=== Begin Enclosure ===
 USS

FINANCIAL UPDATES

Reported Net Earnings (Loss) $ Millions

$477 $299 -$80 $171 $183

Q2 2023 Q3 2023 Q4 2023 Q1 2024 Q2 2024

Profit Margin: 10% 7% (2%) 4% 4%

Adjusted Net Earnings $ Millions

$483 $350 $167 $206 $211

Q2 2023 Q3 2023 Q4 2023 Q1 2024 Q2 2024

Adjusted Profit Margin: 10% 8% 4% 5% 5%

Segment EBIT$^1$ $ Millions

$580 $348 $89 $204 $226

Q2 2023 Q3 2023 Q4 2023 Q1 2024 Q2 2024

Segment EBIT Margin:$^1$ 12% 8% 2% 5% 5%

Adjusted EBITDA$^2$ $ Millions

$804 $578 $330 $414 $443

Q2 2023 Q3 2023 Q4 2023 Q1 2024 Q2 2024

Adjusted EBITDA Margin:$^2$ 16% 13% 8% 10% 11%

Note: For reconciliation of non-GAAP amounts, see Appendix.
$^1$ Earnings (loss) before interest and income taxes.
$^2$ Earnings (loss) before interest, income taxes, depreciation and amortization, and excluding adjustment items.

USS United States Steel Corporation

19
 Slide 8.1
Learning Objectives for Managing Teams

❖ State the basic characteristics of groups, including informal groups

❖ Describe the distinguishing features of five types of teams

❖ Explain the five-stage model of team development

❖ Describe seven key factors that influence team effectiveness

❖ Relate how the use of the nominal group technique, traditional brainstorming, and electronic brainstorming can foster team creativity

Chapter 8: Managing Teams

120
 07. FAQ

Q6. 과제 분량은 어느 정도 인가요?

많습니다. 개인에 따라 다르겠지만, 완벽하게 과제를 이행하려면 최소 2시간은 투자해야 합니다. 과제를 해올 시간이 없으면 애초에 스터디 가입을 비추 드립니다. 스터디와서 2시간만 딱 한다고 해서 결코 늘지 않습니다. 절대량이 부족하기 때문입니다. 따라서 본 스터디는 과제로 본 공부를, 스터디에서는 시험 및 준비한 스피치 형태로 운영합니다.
=== End Enclosure ===
Using the listing above, show each line with the word "Describe" in it.

❖ Describe the distinguishing features of five types of teams
❖ Describe seven key factors that influence team effectiveness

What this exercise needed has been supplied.